▶ EXTRACT:
*** Block opens ***

By Our Special Correspondent

NEW DELHI MARCH 6. Will the Archaeological Survey of India (ASI) have the answers that the Allahabad High Court wants in one month? It would be hard put to do so, say archaeologists. An excavation of a site as large as the one in Ayodhya would take approximately 12 months.

M.K. Dhavalikar, former director of the Deccan College of Archaeology, said ``an ideal time frame would be three full seasons of three to four months per year''. One month, he said, was no time at all. He suggested that the Allahabad High Court was ``possibly not aware'' that an archaeological excavation had to go ``layer by layer and that a good excavation was not possible in one month''.

An excavation had to be planned, surface exploration done and then a decision taken on where to begin digging. A small trench would not lead anywhere.

Suraj Bhan, Professor of Archaeology at Kurukshetra University, said it was possible that the time allotted by the court was based on claims made about the structures found near the surface at the time of the demolition of the Babri Masjid.

He said that a site like the one in Ayodhya had been inhabited continuously for almost 2000 years and would, therefore, have seen a lot of `disturbance' i.e. movement of things of one period (layer) into another, once place to another. These disturbances would have to be properly detected and explained.

Geo-archaeologist, S.N. Rajguru, agreed with this view and said that excavating a site like the one in Ayodhya would not be simple, and one month was certainly not sufficient.

He also said that since the whole purpose was to find a temple structure, mere pillars and other movable objects would not prove anything. A structure would have to be found in situ and associated objects found and identified to establish what the site was used for.

Prof. Bhan said any archaeological exploration should be conducted as per the accepted methodologies of the discipline. Of particular importance was recording data correctly, for example at exactly what point objects are found on the site.

This, he said, was essential to any correct interpretation of the findings.

Dr. Dhavalikar also said that archaeological excavations threw up different things at different layers and all the findings had to be properly recorded.

An archaeologist cannot simply ignore what lies on top while looking for something below.

*** Block closes ***

▶ TASK TO COMPLETE:
Copy out the part of the Ayodhya excavation article that runs from "This, he said, was" down to "be properly recorded.", keeping every word as it stands.

▶ INFORMATION SUPPLIED:
*** Block opens ***

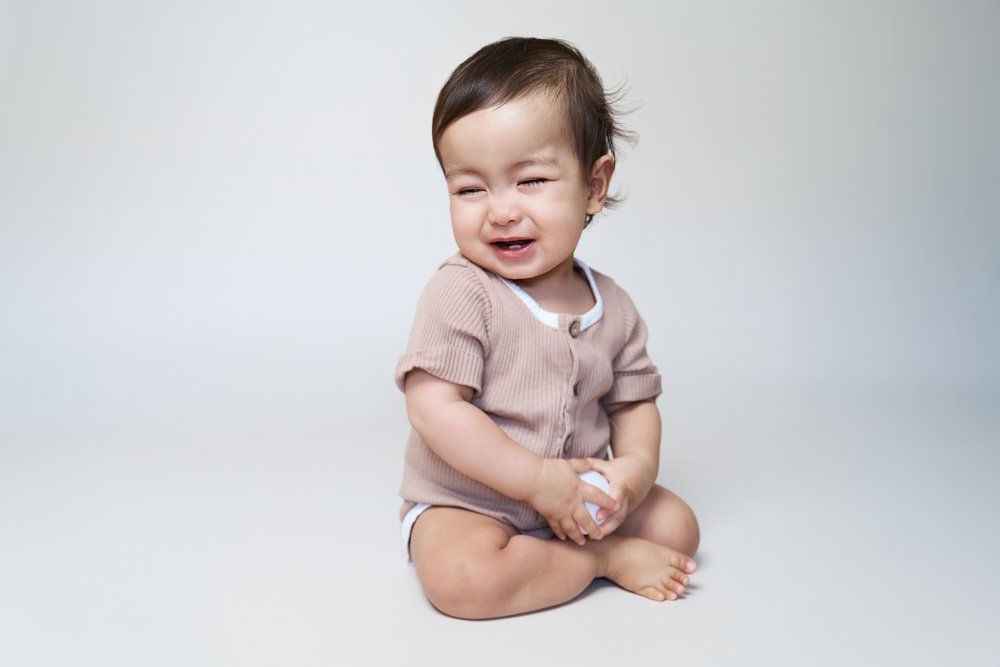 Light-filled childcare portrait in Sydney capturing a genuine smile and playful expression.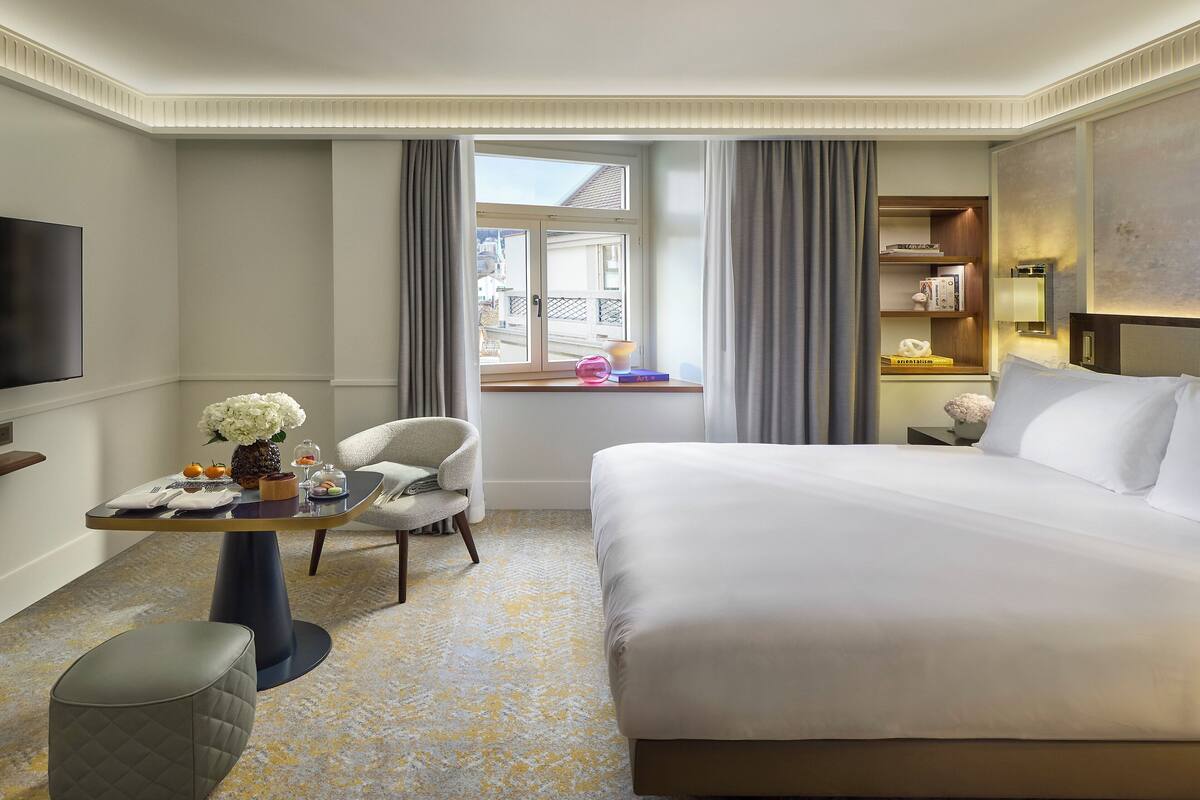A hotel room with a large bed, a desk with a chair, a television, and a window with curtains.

*** Block closes ***

▶ OUTPUT OF THE EXERCISE:
This, he said, was essential to any correct interpretation of the findings.

Dr. Dhavalikar also said that archaeological excavations threw up different things at different layers and all the findings had to be properly recorded.